天台宗について

法話集

No.198幸せに生きる

 法華経の教えに生きとし生けるものはすべて仏になることが出来ると説き、この世のすべてのもの、私たち人間も動物も草木もすべてに尊い命があり、差別なんて無い、無駄なんて無い、みんな一緒だと。
 全ての命はみんな平等だと考えます。

 幸せはなぜ平等に与えられていないと思われているのか?
 今の世の中お金があれば何でも出来る時代です。美味しいものを食べたり、旅行したり、車を買ったり…欲しいものがあればすぐに買って自己満足します。
 これもたしかに幸せかもしれませんが、仏教では、物質的幸せに生きるよりも心を豊かに生きていくことのほうが幸せだと説くのです。
 幸せに生きていくためにどうすればいいのでしょうか。仏教では常に四つの広い心を持って日常生活を過ごしなさいと言います。
 四つの広い心とは四無量心と言い慈悲喜捨の心です。

慈(いつくしみ)
 親が子を思う気持ち、兄弟姉妹が仲良く過ごす、利害損得を離れて和やかな気持ちで過ごしなさいと。お釈迦様が説いています。
 一切衆生は我が子なり…みんな我が子だと思って接しなさいと。

悲(かなしい)
 私たち人間は悲しんだり苦しんだりして生きているのです。

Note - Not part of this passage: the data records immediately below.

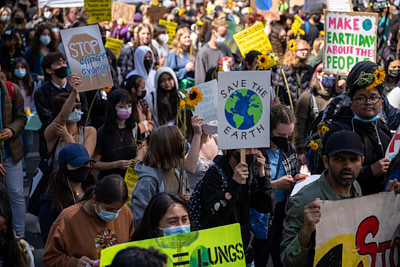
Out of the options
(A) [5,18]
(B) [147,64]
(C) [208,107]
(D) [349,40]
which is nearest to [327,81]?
(D) [349,40]

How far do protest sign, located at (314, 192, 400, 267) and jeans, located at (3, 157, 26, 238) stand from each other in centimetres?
455

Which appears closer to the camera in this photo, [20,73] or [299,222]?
[299,222]

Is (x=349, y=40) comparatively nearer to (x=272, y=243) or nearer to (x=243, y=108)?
(x=272, y=243)

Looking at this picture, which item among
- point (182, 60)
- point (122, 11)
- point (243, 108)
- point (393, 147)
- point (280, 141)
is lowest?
point (182, 60)

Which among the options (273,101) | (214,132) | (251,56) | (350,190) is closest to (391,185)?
(350,190)

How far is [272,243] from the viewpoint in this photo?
6074mm

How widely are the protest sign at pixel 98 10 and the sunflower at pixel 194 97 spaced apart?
5.03 m

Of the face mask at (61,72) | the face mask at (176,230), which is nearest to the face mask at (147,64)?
the face mask at (61,72)

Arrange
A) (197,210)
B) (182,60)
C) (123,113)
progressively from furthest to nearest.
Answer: (182,60) → (123,113) → (197,210)

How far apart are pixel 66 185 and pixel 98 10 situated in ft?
17.6

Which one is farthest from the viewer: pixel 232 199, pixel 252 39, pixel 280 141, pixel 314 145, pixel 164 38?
pixel 164 38

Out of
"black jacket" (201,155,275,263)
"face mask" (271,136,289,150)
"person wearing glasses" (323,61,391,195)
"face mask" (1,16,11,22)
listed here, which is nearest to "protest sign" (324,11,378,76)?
"face mask" (271,136,289,150)

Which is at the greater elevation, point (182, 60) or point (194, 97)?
point (194, 97)

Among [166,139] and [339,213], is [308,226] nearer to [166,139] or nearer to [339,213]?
[339,213]
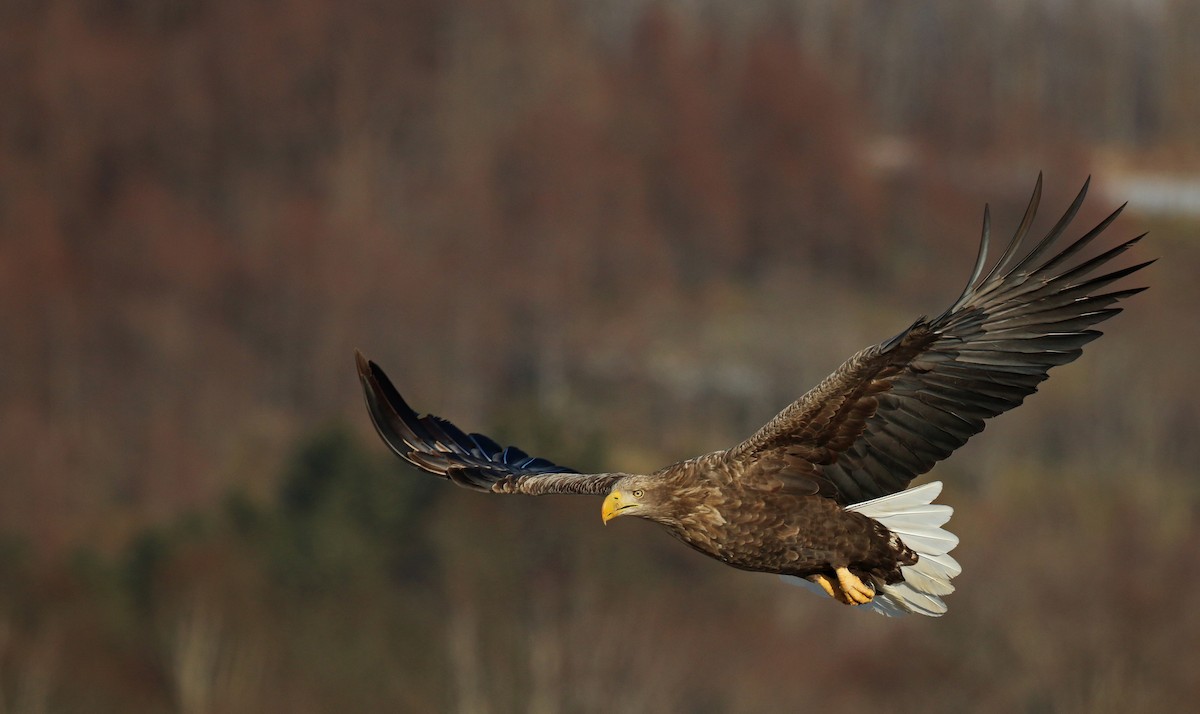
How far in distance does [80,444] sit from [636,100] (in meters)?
23.5

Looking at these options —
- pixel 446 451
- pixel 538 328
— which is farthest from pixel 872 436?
pixel 538 328

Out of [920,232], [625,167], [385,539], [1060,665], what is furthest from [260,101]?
[1060,665]

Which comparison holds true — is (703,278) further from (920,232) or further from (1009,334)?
(1009,334)

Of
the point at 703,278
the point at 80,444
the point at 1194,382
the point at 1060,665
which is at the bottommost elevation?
the point at 1060,665

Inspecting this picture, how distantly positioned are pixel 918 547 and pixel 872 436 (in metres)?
0.67

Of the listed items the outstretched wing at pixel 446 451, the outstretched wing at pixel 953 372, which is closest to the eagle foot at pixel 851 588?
the outstretched wing at pixel 953 372

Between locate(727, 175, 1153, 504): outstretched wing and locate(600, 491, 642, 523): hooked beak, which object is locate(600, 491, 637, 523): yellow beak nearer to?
locate(600, 491, 642, 523): hooked beak

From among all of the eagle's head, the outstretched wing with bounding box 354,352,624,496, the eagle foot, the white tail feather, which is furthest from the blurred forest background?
the eagle's head

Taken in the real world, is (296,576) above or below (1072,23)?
below

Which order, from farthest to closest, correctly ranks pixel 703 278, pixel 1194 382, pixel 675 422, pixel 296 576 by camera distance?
pixel 703 278, pixel 1194 382, pixel 675 422, pixel 296 576

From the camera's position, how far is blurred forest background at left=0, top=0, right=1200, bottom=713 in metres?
33.7

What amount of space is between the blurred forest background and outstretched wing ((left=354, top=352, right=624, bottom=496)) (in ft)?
64.6

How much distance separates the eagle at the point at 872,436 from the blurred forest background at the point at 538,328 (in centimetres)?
2146

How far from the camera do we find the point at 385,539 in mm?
39344
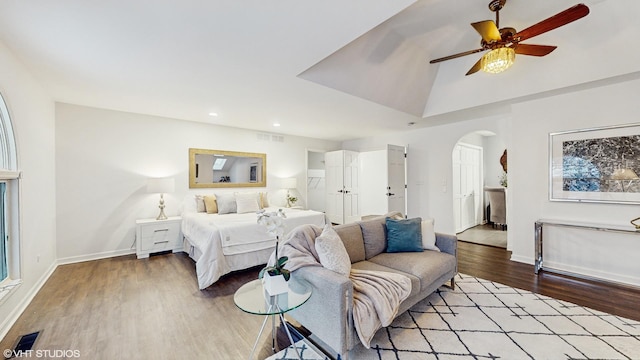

そんな人に出会ったら、その人の立場になって共に悲しんだり、苦しんだりしなさいと。思いやりの心を持ちなさいと。

喜(よろこぶ)
 相手が楽しんだり、喜んだりしている時に共に楽しんだり、喜んだりしなさいと。温かな心の持ち主になりなさいと。

捨(すてる)
 私たち人間は、相手が悲しんだり、苦しんだりする姿を見て喜んだりします。相手が楽しんだり喜んだりする姿をみた時に面白くない気持ち、嫉みの気持ちを起こしたりします。そんな気持ちを捨てなさいと。誰かに何かあげた時、きっとあの人は何か物を返してくれるにちがいないと思ったりするのです。見返りをもとめる心を捨てなさいと。これらはすべて執着する心なのです。この気持ちを捨てなさいと。

 伝教大師様もおっしゃっております。
「悪事を己に向け好事を他に与え己を忘れて他を利するは慈悲の極みなり」
 嫌なことでも引き受け、善いことは人に分かち与える。自分の得は忘れて他の人の為につくすことが本当の慈悲なのです。
 一人一人が心豊かな人間になり、平和で明るい世の中を築いていくことが幸せに生きるということなのです。
 心豊かな人々が多くなることを願い、すべての人々が幸せを感じて生きられる社会を実践していくことが大事なのです。